The game has several modes including Practice, Exhibition, Arcade and World Tour. In arcade you can select from a number of tennis pros like Federer, Nadal, Williams, and Sharapova and compete in a best of three series match. Sadly, there is a lack of classic greats like Pete Sampras, Andre Agassi, and Steffi Graf, also only Venus Williams is in the game not her sister.
In the World Tour mode you can create your own tennis pro and work your way around the world competing in tournaments and improving your skills. The World Mode has a Game of Life board game feel where you need move cards and star currency to go to certain places. Unfortunately, there are some issues I have with this style including missing out on some tournaments because I did not have the right move card or enough star currency.

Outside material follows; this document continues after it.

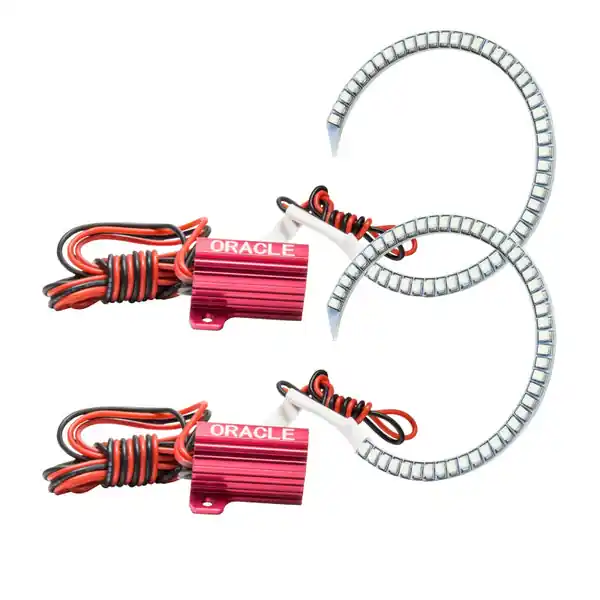 Oracle 18-21 Ford Mustang LED Headlight Halo Kit - Red Secure Checkout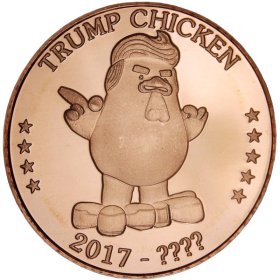 Trump Chicken 1 oz .999 Pure Copper Round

You can improve your skills in the World Tour by engaging in a series of mini games. These games are designed to not only improve your gameplay skills, but give you a break from the series matches. Some of the mini games include protecting baby chickens from a volley of tennis balls, playing with large fans blowing across the court and smashing clay signs. These may sound silly, but they are quite fun and Sega added a party mode just so you could enjoy them.
There are also silly aspects to the World Mode including dressing up your character in various outfits. You can really create some strange combinations. Being a tennis pro is also about managing your celebrity so there are guest appearances you need to appear at to raise your star level which unlocks other match options. Finally there are rest areas because every pro needs a day off and if you do not rest you will be hurt and suffer in days lose and performance.
The gameplay is fun and not to frustrating to learn. Perhaps tennis game professionals would want a little more, but I as the novice tennis game player enjoyed the mix of easy to learn, harder to master.
When you play as a pro that pro has all his or her signature moves and is designed to play as the real star plays. Now while I do not know tennis enough to confirm how accurate this is, I did see difference between the characters and this allows you to find a play style that you feel comfortable with and enjoy.
On the PC the visuals are stunning including support for 3D. The players look like their real life counterparts and the animation and environment design is extremely well done; there is even virtual sweat on the players if you are into that thing. On the sound side the music track is airy and upbeat and you can clearly hear all the grunts and yells from the players and roar of the crowd. IF there is a con here it is that sometimes when running down a ball there can be the ever so slight bit of slowdown, but I have only noticed this once or twice in several games.
Controls work well with the Xbox 360 controller. You have your shot selection on your main four buttons including a power shot that is activated during match play. As you go back an fourth you fill up a bar at the top of the screen, once the bar is full you hit the power shot button unleashing a powerful return that usually gets you the point. Since it takes time for this to occur it is not over powered and is a nice arcade touch to the game. However, fans to tennis simulators might feel the controls and gameplay could be more in depth.
The main points to the controls is having your character in the right place to return the ball and hitting the button at the right time. It may take new comers a bit to figure out exactly how long or when to hit the button for the perfect shot, but overall it is a simple fun system.
Overall, Virtua Tennis four has improved greatly with graphics and gameplay. The fun factor and mini games are a nice touch while the World Tour mode could be a little more open and easy to navigate. There is also a multiplayer feature which allows matches online which is great for console fans used to live play.
[youtube width=”600″ height=”480″]http://www.youtube.com/watch?v=APzgaSLrNT8[/youtube]
In the end I rate this as a buy even if you are not a tennis fan. The gameplay is fun enough for all and the visual are beautiful, a great all-around game.